The Protestant International Church, target of March's attack, is now a crime site, and the few foreign worshippers left have shifted to St Thomas's Anglican church a few miles away: a modern brick structure, close to a main road beyond a low brick wall – a simple target for a terrorist assault, guarded on weekdays by one dozing, overweight policeman.

The pastor and acting vicar, Irshad John, a fourth-generation Pakistani Christian, is defiant about the menace. "We're not at all worried," he insisted. "I'm encouraging my people: the day that God has decided for us to die – it's not in our choice. It can be in the church, it can be in the road, it can be in the house – we must not be worried at all. We must trust God."

But faith may be weakening, because the church is still awaiting the arrival of a new foreign vicar. "The last one, an Englishman called Peter Greenwood, left when his tenure ended in 2000," says Mr John. "We're looking for a replacement, someone willing to come for five years.
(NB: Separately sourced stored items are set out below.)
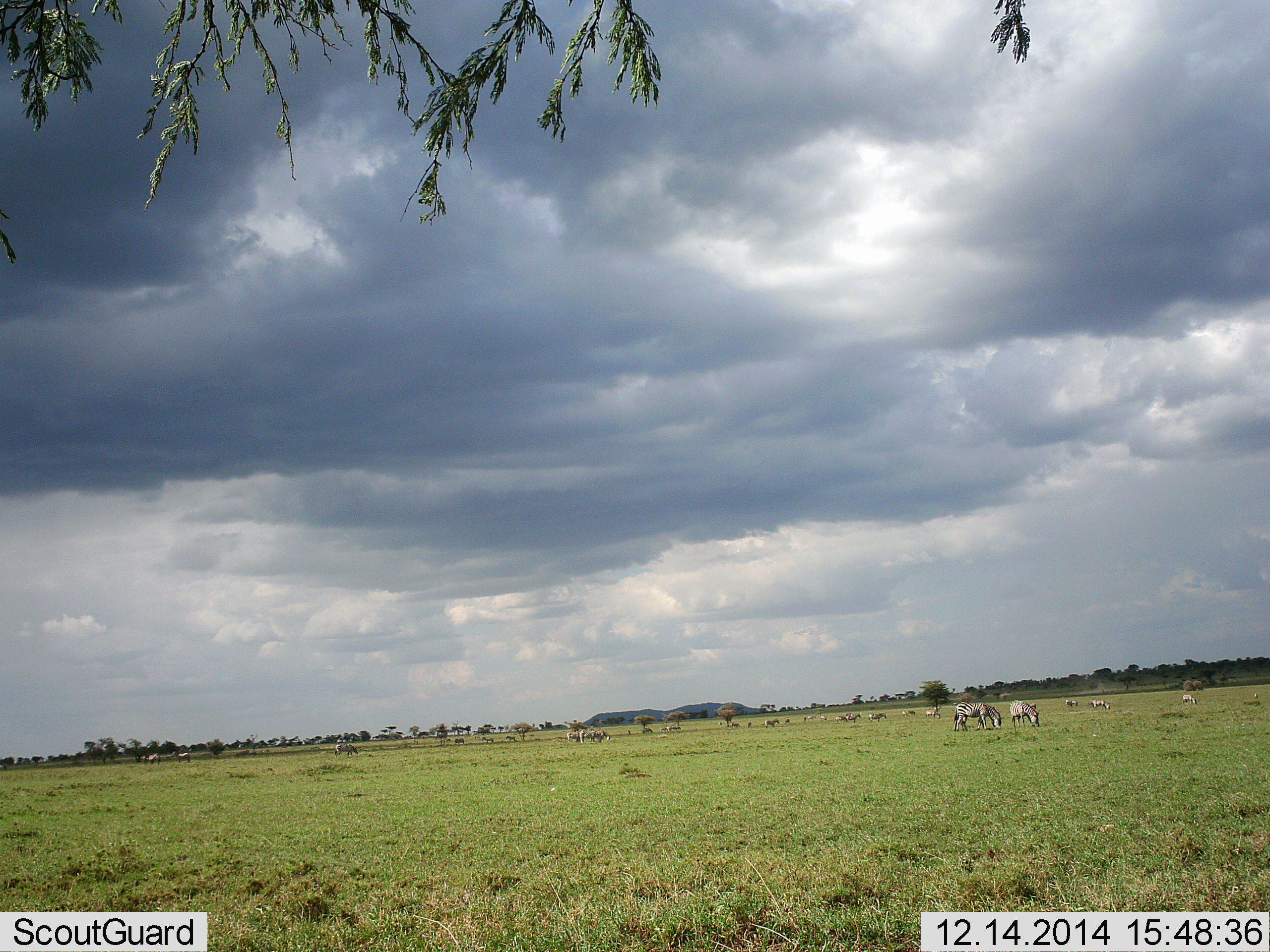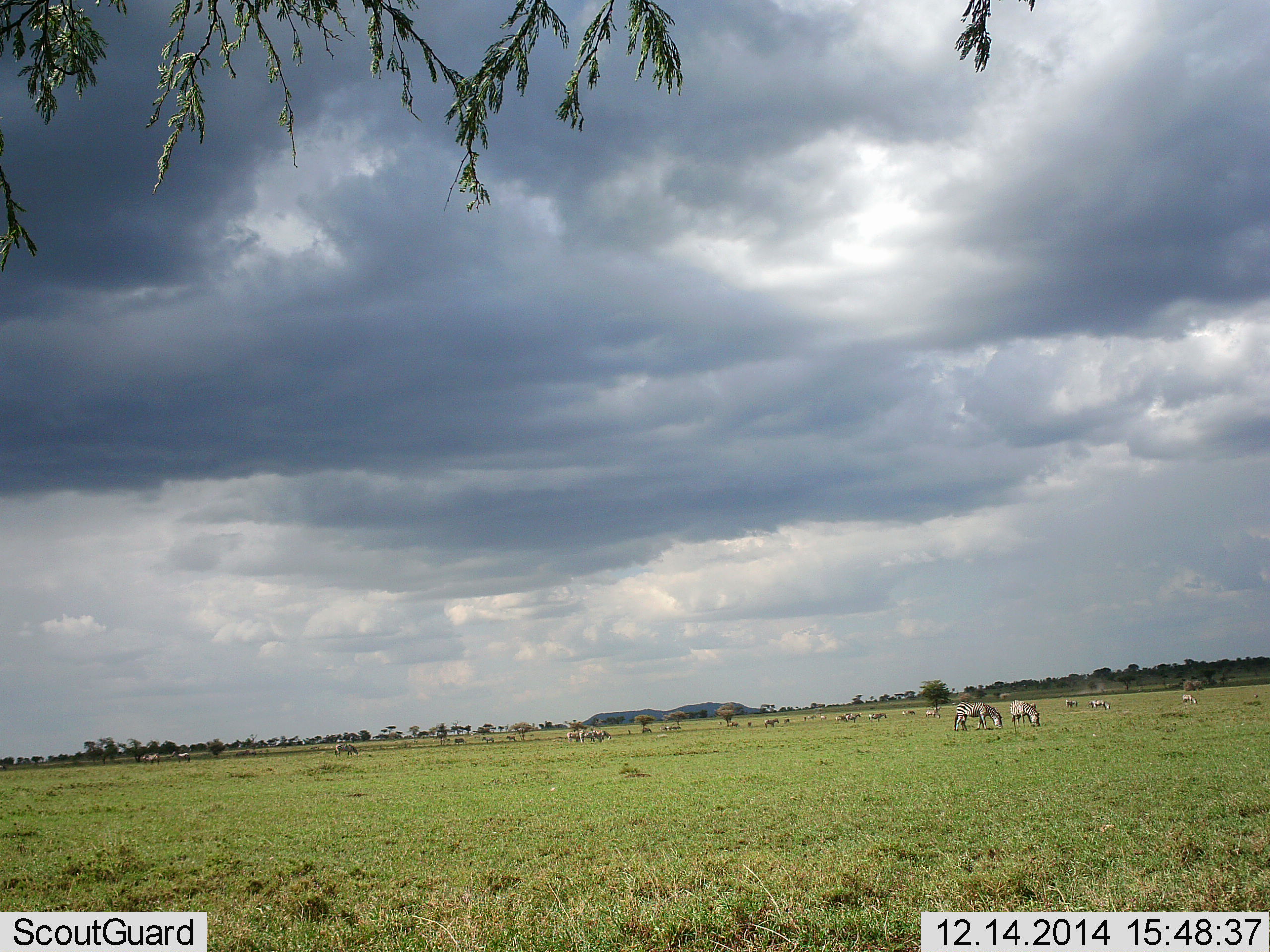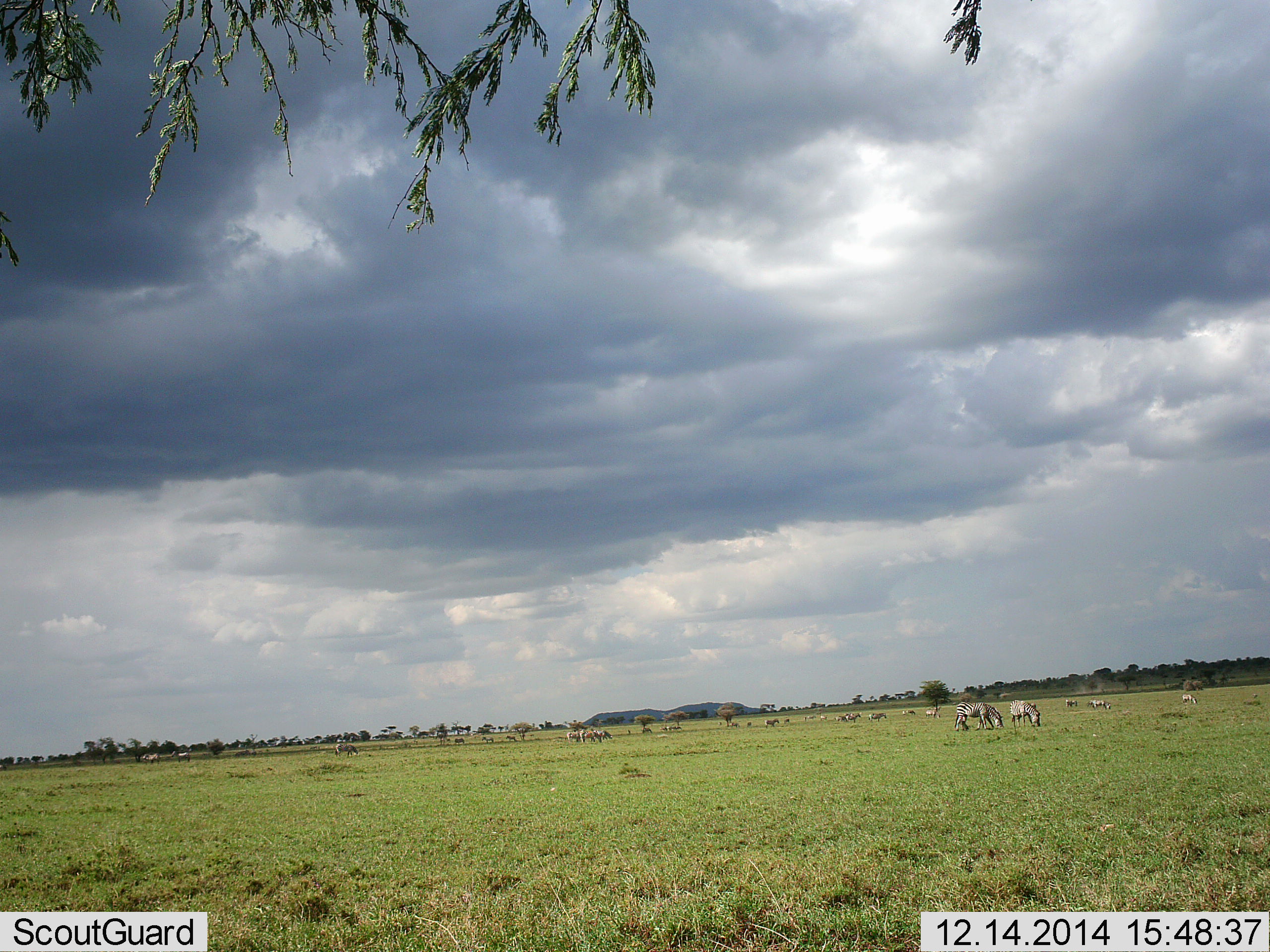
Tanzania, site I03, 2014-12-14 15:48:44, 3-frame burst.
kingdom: Animalia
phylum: Chordata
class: Mammalia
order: Perissodactyla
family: Equidae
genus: Equus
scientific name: Equus quagga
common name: plains zebra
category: zebra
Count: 11-50.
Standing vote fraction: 40%.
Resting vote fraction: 0%.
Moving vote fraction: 10%.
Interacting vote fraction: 0%.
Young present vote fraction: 0%.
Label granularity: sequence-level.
But due to the present situation, no-one wants to come." The lure of potential martyrdom is not what it used to be.

"You have to be bold enough to accept the challenge," Mr John says of the ideal candidate for the job. "If any mishap comes to you – you will be crowned with the crown of everlasting life."

It seems unlikely that the attacks on foreigners in Pakistan are going to cease any time soon. One of the suspects in the killing of Daniel Pearl, Fazal Karim, recently told his police interrogators, "There will be so many attacks against the Western targets that you will lose count. Our people are organised, motivated and ready to embrace martyrdom...

"There are scores of Arabs and their Pakistani loyalists who are desperate to blow themselves up to settle scores with Americans. Our Arab friends hosted us in Afghanistan when we were on the run. Now it's our turn to pay them back."

And as the latest Karachi attack demonstrates, Pakistan's military regime seems incapable of combating attacks that are destroying both its stability and international credibility. "Internal strife is eating us like termites," President Musharraf told his nation early this year. But though he identifies the problem, he has yet to find a way to solve it.